REQUIRED ACTIONS
**A.** Decide whether each statement agrees with the experimental design excerpt, answering yes or no and quoting the deciding words from it: (i) a heat wave requires the area-mean daily maximum temperature to stay above the threshold for at least three consecutive days; (ii) in intermittent mitigation, cloud modification begins five days before the heat wave; (iii) heat waves separated by fewer than 10 days are handled as one long heat wave.
**B.** Extend the experimental design excerpt, starting right after its final sentence.

EXCERPT
━━━━━━━━━━━━━━━━━━━━━━━━━━━━━━
2.2. Experimental Design

The aim of these experiments was an analysis of RRM, targeting a continental area encompassing 32.5${}^{\circ }$ N to 47.5${}^{\circ }$ N and 112.0${}^{\circ }$ W to 92.0${}^{\circ }$ W (Figure A1). North America was chosen somewhat arbitrarily, but there is one key argument: it is a mid-latitude region where no directly neighboring countries are located in the zonal direction, so that comparatively little effects of RRM in other countries may be expected. The exact location of the box within North America is arbitrary and again idealized.

Three types of model experiments were performed. First, a control simulation was performed without any cloud modification. A second type of simulations was performed where an idealized regional cloud modification (see Section 2.2.1) was sustained throughout the simulation over the targeted region. This second type of simulations is referred to as the “sustained mitigation” experiment and is evaluated against the control simulation. A third type of simulations was also performed where cloud modification was implemented only for the periods when in the control simulation there is a HW in the region of interest. This third type of simulations is used to evaluate the impact of “intermittent mitigation”.

In the above case, the simulation is stopped a little after a HW is detected over the target area; it is then rewound and restarted with the cloud modification applied for a short period before, during and after the HW is simulated in the initial simulation. The scenario is meant to represent the fact that RRM is triggered and then a HW is forecast by numerical weather prediction. We define HW conditions as periods when the area mean of daily maximum temperature within the target region exceeds a threshold value, selected here as 32 ${}^{\circ }$C, for at least three consecutive days. In such an event, RRM is implemented starting 10 days preceding the HW (Figure A2). This 10-day period is a lead time at which numerical weather prediction is reliable, and long enough to allow the surface temperature to respond to the cloud modification. RRM is then sustained until one week after the end of the HW in the original simulation. The simulation with HW suppression then becomes the main simulation and is continued (consistent with the scenario, Figure A2). If multiple HW episode occurs within a period (less than 10 days between the HWs), then such events are combined and treated as a long single HW condition. In this third type of simulations, the periods with HW suppressions are evaluated against the corresponding periods without HW suppression that were simulated before the simulation is rewound to apply the cloud modification.
━━━━━━━━━━━━━━━━━━━━━━━━━━━━━━
SUPPLIED DATA
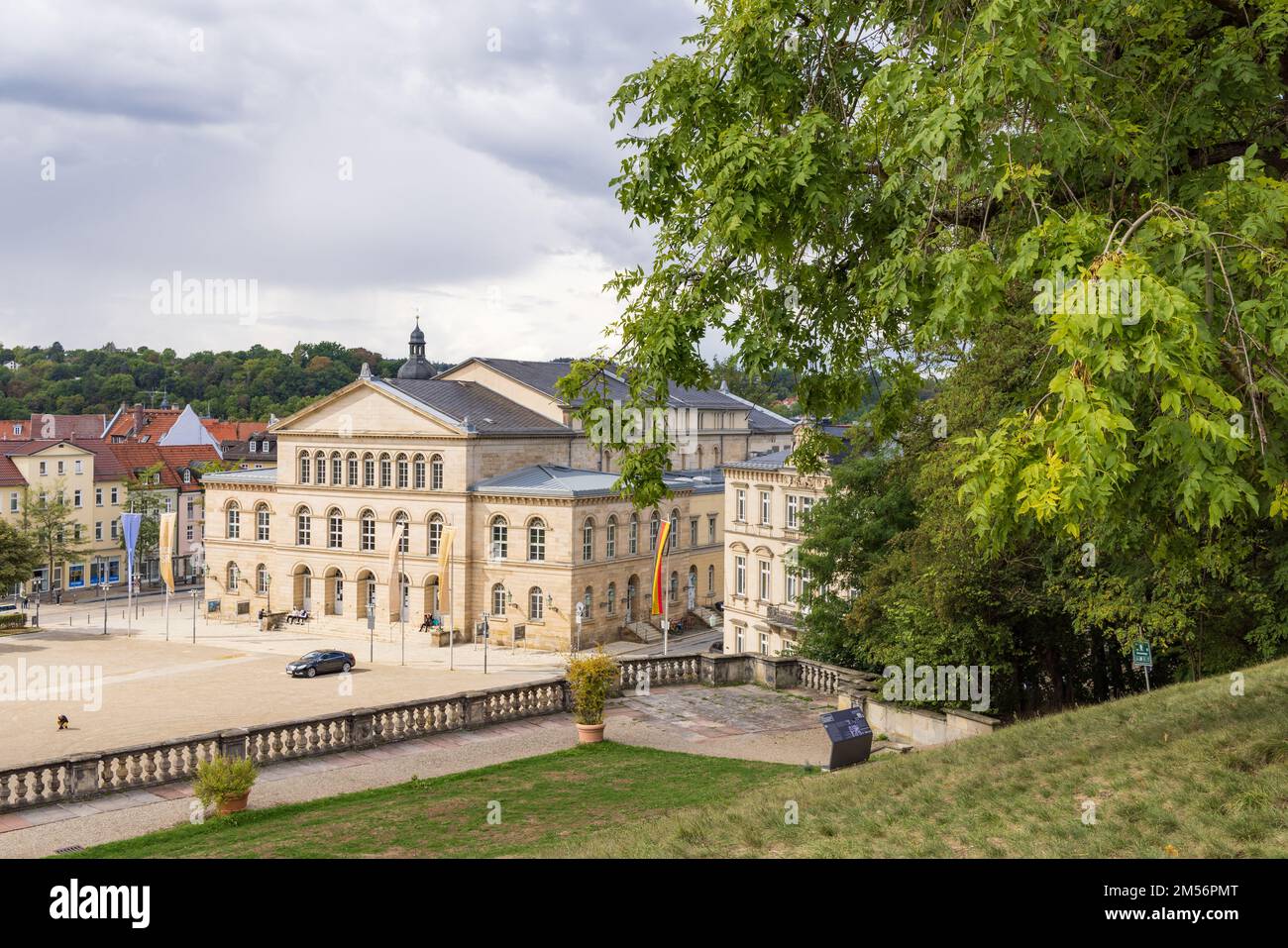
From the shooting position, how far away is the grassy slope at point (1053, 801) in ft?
━━━━━━━━━━━━━━━━━━━━━━━━━━━━━━
THE RESPONSES
**A.**
(i) Yes: "the area mean of daily maximum temperature within the target region exceeds a threshold value, selected here as 32 ${}^{\circ }$C, for at least three consecutive days"
(ii) No: "RRM is implemented starting 10 days preceding the HW"
(iii) Yes: "If multiple HW episode occurs within a period (less than 10 days between the HWs), then such events are combined and treated as a long single HW condition"

**B.**
To reduce the uncertainty associated with the simulated interannual variability, a six-member ensemble was performed and analyzed. A small ensemble size would be sufficient for global mean temperature response, while, for deep ocean processes or some atmospheric extremes, a larger ensemble is required [74]. The ensemble members were performed only for sustained and intermittent experiments. For the sustained experiment, each ensemble member used the same external forcing besides a small perturbation in the atmospheric initial conditions. Thus, the statistics were performed on a period of 6 × 30 years = 180 years. For the intermittent experiment, the perturbation was applied only during the HW suppression period (Figure A2).

The cloud modification influences the Earth’s climate by perturbing the Earth’s energy budget at the top of the atmosphere, which is referred to as the effective radiative forcing (ERF). It is defined as the difference between the net radiative flux at the top of the atmosphere for the experiment (with RRM) and the control simulation (without RRM). However, since the integration time is short enough, there is still the bulk of the top-of-atmosphere radiation imbalance that makes up the ERF. To compute statistical significance levels, a Welch’s unpaired t-test was used [75,76]. In both experiments, a set of climate extremes was identified with the upper and lower end of the distribution of meteorological variables, for instance, top and bottom deciles (90th and 10th percentiles, respectively) of surface temperature [24]. In the following text, the changes in temperature, precipitation, wind, etc., are the mean changes over 30 years (experiment − control) and local/locally denote the experiment region.

2.2.1. Cloud Modification

Cloud optical properties have a profound impact on the global radiative effect [46]. Optically thick boundary layer clouds exert a negative radiative effect, by reflecting solar radiation and little greenhouse effect [46,77], whereas optically thin high-level clouds have a positive radiative effect by blocking the terrestrial radiation [26]. Here, the cloud modification is implemented as an alteration to both types of clouds by multiplying the liquid cloud water content $q_{\mathrm{l}}$ by a factor of 10 and multiplying the cloud ice content $q_{\mathrm{i}}$ by a factor of 0.1 in the model, specifically over the target region ($q_{\mathrm{l}}$ and $q_{\mathrm{i}}$ are local variables in the radiation module). This modification is made at every time step because the change does not affect processes other than the radiation. The change intentionally is large to obtain a climate signal. The MPI-ESM uses a single moment cloud microphysics scheme. A change in the cloud microphysics would modify the particle size, which feedbacks in the next time step to the changed cloud water content. This effectively assumes that, technologically, such a cloud modification is feasible and neglects possible implications of the specific technology. Since the above modification will work only if $q_{\mathrm{l}}>0$ and/or $q_{\mathrm{i}}>0$, the magnitude of the cloud modification strongly depends on the presence and thermodynamic phase of cloud layers in the atmospheric column. The cloud modification effects scale about linearly with the forcing to a first approximation. Here, the climate model scales the liquid/ice to reduce the vapor, which conserves the cloud water.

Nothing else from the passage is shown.